F_mu <- MS$mu / MS$err # 截距F值
F_a <- MS$a / MS$err # 主要效果F值
p_mu <- pf(F_mu, df1 = df['mu'], df2 = df['err'], lower.tail = FALSE) # 截距p值
p_a <- pf(F_a, df1 = df['a'], df2 = df['err'], lower.tail = FALSE) # 主要效果p值
Put everything into a data frame to display it in the same way as the ANOVA summary function.
## 自行排版的ANOVA表
my_calcs <- data.frame(
term = c("Intercept", "grp", "Residuals"),
Df = df,
SS = c(SS$mu, SS$a, SS$err),
MS = c(MS$mu, MS$a, MS$err),
F = c(F_mu, F_a, NA),
p = c(p_mu, p_a, NA)
)
term | Df | SS | MS | F | p | |
---|---|---|---|---|---|---|
mu | Intercept | 1 | 0.116 | 0.116 | 0.028 | 0.871 |
a | grp | 1 | 26.854 | 3.357 | 0.814 | 0.393 |
err | Residuals | 8 | 4.124 | 4.124 | NA | NA |
Now run a one-way ANOVA on your results and compare it to what you obtained in your calculations.
再看一次ANOVA表的資訊
aov(Y ~ grp, data = dat) %>% summary(intercept = TRUE)

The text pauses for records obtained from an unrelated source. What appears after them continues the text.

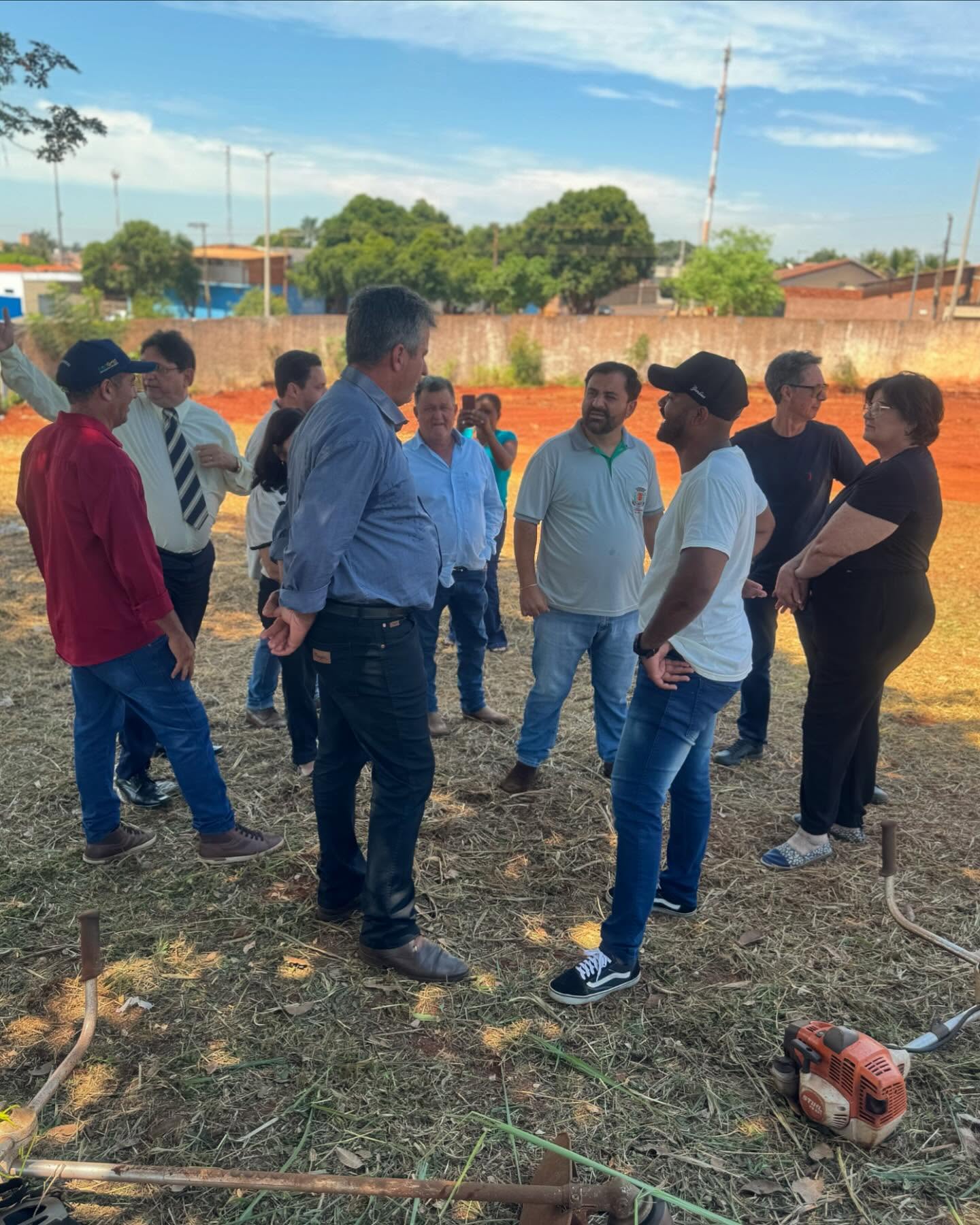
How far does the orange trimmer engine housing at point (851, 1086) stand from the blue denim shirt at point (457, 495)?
2.96 meters

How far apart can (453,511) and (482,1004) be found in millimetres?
2730

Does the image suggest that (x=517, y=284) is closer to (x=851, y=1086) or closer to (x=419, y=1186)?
(x=851, y=1086)

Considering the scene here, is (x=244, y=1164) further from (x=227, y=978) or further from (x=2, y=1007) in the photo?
(x=2, y=1007)

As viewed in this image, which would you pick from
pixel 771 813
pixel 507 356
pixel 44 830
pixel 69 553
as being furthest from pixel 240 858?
pixel 507 356

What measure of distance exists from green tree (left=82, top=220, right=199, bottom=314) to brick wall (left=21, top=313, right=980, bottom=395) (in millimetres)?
35995

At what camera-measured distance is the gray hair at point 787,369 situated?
183 inches

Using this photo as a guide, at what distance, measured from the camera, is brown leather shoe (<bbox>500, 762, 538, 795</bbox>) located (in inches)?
184

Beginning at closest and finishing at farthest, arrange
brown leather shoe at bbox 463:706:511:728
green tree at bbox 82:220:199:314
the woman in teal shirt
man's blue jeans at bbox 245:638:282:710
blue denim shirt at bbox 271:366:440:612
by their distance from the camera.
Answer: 1. blue denim shirt at bbox 271:366:440:612
2. man's blue jeans at bbox 245:638:282:710
3. brown leather shoe at bbox 463:706:511:728
4. the woman in teal shirt
5. green tree at bbox 82:220:199:314

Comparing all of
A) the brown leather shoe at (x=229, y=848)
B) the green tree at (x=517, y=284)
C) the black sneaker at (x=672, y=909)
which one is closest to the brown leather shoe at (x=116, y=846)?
the brown leather shoe at (x=229, y=848)

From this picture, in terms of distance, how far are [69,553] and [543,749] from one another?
94.7 inches

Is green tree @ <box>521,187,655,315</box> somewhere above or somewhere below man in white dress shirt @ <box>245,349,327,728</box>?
above

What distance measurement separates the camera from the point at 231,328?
33.0 meters

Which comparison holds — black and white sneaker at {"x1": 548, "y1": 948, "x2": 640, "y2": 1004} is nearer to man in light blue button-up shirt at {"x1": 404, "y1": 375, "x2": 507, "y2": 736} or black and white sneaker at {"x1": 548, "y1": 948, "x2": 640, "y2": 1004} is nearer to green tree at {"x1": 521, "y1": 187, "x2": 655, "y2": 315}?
man in light blue button-up shirt at {"x1": 404, "y1": 375, "x2": 507, "y2": 736}

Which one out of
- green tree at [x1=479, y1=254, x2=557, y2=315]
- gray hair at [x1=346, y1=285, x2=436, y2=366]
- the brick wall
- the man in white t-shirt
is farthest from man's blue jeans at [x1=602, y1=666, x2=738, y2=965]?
green tree at [x1=479, y1=254, x2=557, y2=315]
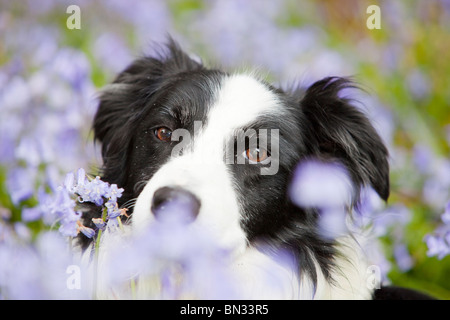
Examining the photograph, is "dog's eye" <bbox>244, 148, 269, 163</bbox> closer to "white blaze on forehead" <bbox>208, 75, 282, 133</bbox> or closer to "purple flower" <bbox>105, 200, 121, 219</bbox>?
"white blaze on forehead" <bbox>208, 75, 282, 133</bbox>

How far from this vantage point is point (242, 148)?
251 cm

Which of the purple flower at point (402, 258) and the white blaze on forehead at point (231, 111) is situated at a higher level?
the white blaze on forehead at point (231, 111)

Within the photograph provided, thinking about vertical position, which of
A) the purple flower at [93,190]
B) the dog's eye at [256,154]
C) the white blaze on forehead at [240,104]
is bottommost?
the purple flower at [93,190]

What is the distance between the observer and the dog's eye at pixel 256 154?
8.26 feet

## Df Sum Sq Mean Sq F value Pr(>F)
## (Intercept) 1 0.116 0.116 0.225 0.648
## grp 1 26.854 26.854 52.091 9.09e-05 ***
## Residuals 8 4.124 0.516
## ---
## Signif. codes: 0 '***' 0.001 '**' 0.01 '*' 0.05 '.' 0.1 ' ' 1
Using the code above, write your own function that takes a table of data and returns the ANOVA results table like above.